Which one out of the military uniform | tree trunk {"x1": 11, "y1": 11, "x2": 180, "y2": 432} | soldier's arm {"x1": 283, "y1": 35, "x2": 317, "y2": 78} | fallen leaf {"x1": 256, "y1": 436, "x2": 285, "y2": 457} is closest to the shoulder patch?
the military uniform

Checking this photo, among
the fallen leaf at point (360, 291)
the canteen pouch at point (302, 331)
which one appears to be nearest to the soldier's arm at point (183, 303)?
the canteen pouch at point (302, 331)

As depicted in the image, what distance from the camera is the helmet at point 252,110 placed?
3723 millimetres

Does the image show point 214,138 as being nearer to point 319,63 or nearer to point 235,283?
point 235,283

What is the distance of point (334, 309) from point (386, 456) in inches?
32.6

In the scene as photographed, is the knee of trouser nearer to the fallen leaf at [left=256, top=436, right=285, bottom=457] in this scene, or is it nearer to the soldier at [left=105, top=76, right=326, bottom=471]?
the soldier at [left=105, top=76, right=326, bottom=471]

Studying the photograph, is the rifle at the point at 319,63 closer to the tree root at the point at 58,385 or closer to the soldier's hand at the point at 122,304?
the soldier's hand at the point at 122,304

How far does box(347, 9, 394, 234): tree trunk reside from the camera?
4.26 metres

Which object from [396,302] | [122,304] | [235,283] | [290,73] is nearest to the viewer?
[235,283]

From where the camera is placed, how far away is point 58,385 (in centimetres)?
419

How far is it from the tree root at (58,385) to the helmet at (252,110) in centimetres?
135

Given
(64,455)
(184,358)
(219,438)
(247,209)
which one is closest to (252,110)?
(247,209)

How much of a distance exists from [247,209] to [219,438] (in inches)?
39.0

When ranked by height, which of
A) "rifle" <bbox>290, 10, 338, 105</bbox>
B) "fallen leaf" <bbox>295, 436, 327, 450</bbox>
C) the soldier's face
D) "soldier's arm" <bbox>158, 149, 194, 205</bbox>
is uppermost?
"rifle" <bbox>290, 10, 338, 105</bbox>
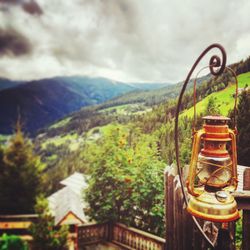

• **TASK**: How many of the lines above contain the word "right"? Reply with the number alone.

• **COMPLETED TASK**: 2